**ACTIONS TO TAKE:**
A: In the passage on RF filters above 3 GHz, up to about what frequency do suspended substrate stripline and cavity filters support passbands?
B: Carry on the passage about RF filters above 3 GHz after its last sentence, adding a paragraph or two in the same style.

**SOURCE PASSAGE:**
= = = =

Three thin film on alumina filters with different case styles. One filter with cover removed to show internal circuitry.

Finding the right filter for frequency ranges above the 3 GHz range is a perennial challenge for RF system engineers. Designers are typically looking for repeatable performance at production volume and a small, surface-mount form factor robust enough to withstand reflow onto their existing printed wiring board (PWB). Lumped element filters utilizing discrete wire-wound inductors and chip capacitors meet these criteria handily for passbands below about 3 GHz, but frequency response becomes more sensitive to variations in the physical structure of the device and temperature at higher frequencies, rendering this approach impractical.

Several filter technologies support application bands higher into the microwave range, but each comes with compromises, some of which may be non-starters for real-world system requirements. Suspended substrate stripline and cavity filters, for example achieve passbands up to around 40 GHz with outstanding rejection and selectivity, but they’re big, heavy and expensive. Also, because these are not surface-mount technologies, using them with integrated microwave assemblies requires launching the signal off the board to the connectorized filter interface and back onto the board, which adds loss and mismatch at the transitions. This is rarely viable.

= = = =

**INFORMATION PROVIDED:**
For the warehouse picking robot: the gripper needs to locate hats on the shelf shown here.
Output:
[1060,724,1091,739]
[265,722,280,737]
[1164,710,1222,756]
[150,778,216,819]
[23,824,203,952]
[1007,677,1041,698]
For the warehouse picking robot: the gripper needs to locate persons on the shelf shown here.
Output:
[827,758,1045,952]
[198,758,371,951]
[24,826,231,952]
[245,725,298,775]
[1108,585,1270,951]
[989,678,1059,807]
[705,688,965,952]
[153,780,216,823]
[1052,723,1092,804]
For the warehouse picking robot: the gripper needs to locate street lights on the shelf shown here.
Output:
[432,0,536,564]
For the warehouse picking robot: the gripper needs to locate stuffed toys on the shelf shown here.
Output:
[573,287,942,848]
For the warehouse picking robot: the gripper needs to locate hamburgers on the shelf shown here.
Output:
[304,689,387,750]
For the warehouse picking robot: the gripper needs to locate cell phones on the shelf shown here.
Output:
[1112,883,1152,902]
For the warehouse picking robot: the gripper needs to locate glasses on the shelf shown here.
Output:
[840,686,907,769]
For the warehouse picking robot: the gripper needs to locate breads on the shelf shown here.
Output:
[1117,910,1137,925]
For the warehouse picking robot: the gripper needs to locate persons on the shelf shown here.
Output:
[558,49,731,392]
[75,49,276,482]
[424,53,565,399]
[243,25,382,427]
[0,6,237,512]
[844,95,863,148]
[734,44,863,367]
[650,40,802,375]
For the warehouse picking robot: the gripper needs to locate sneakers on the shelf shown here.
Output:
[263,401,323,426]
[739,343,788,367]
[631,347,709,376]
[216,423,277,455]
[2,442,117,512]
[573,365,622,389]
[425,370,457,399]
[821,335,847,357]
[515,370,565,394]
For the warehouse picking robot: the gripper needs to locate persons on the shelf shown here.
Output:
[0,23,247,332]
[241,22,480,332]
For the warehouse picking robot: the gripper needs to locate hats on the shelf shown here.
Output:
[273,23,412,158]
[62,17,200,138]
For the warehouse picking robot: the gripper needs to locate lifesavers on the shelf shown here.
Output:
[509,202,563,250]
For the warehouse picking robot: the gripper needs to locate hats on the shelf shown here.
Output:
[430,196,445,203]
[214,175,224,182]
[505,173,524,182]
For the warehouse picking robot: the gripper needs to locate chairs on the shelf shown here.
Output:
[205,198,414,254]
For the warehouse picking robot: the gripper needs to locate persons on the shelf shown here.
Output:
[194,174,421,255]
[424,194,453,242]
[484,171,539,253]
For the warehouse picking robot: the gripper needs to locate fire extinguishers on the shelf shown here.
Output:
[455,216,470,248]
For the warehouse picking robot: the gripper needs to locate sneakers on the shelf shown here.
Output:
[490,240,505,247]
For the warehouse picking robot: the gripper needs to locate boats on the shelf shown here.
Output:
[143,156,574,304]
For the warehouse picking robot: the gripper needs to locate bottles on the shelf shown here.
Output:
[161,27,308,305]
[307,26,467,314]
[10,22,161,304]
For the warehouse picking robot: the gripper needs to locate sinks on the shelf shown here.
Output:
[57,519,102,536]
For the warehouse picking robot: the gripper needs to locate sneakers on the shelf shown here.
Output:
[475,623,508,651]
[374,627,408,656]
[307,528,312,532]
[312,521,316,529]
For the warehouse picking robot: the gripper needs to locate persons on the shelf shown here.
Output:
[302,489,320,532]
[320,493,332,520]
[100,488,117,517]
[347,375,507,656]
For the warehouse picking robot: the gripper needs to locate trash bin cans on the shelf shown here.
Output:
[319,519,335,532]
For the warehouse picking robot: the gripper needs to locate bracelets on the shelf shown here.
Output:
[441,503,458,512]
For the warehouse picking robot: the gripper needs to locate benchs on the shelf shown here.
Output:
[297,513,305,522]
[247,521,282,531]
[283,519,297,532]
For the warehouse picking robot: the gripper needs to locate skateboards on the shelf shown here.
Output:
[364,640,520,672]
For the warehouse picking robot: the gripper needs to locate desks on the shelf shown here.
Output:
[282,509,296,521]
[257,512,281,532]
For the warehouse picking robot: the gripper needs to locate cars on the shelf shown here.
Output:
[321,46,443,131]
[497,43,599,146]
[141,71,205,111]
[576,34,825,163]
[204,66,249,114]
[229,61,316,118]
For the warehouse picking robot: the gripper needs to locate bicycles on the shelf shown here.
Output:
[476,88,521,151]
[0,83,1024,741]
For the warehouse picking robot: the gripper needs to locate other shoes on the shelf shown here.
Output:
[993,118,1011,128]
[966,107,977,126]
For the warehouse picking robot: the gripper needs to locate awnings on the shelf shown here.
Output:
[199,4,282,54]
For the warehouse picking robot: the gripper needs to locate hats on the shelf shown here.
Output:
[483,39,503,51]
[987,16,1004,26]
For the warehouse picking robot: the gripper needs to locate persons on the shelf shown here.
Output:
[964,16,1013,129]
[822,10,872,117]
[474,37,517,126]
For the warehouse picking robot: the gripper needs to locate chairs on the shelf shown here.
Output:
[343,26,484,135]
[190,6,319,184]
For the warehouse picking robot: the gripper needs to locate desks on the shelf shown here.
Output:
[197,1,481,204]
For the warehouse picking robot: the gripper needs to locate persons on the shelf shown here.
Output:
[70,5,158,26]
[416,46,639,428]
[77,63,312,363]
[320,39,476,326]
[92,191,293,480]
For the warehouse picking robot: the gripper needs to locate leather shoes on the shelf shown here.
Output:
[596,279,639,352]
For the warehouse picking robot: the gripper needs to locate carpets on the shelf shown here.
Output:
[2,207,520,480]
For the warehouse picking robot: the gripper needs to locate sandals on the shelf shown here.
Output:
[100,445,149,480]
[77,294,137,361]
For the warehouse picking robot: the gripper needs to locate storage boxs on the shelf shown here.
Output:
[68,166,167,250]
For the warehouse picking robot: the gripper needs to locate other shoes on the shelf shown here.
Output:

= = = =

**RESULTS IN ORDER:**
A: Up to around 40 GHz.

B:
Integrating the filter directly onto the PWB in the form inductor-capacitor pairs (L-C) in the conductive traces is one economical choice, and this might serve the engineer well for filtering a discrete signal as in an LO chain, for instance. When it comes to filtering complex waveforms in modulated or broadband signals, however, the band of interest and the filter requirements are often defined by a specified filter mask. In these applications, an on-board filter comprised of etched copper traces will struggle with performance and repeatability at higher frequencies. Most filters constructed using chemical etching processes will be limited in their repeatability due to tolerances inherent to the etching process. This technique sacrifices precious board space as typical PWB dielectric constants are not particularly high, rendering on-board filters larger than a discrete filter component. 

Thin film filter technology is one solution for addressing these design concerns. Their high-accuracy fabrication process provides excellent  repeatability, and ceramic substrates make for rugged construction and easy reflow onto existing PWBs. Some ceramic substrates exhibit high Dk characteristics, enabling very compact physical filter realizations. Thin film filters built on ceramic substrates are naturally temperature-stable over a broad operating temperature range. These filters exhibit a variety of performance characteristics that make them unique among other surface mount filter technologies including wide passband width up to 40 GHz, outstanding Q-factor, high power handling and rejection floor on the order of -60 dB and deeper.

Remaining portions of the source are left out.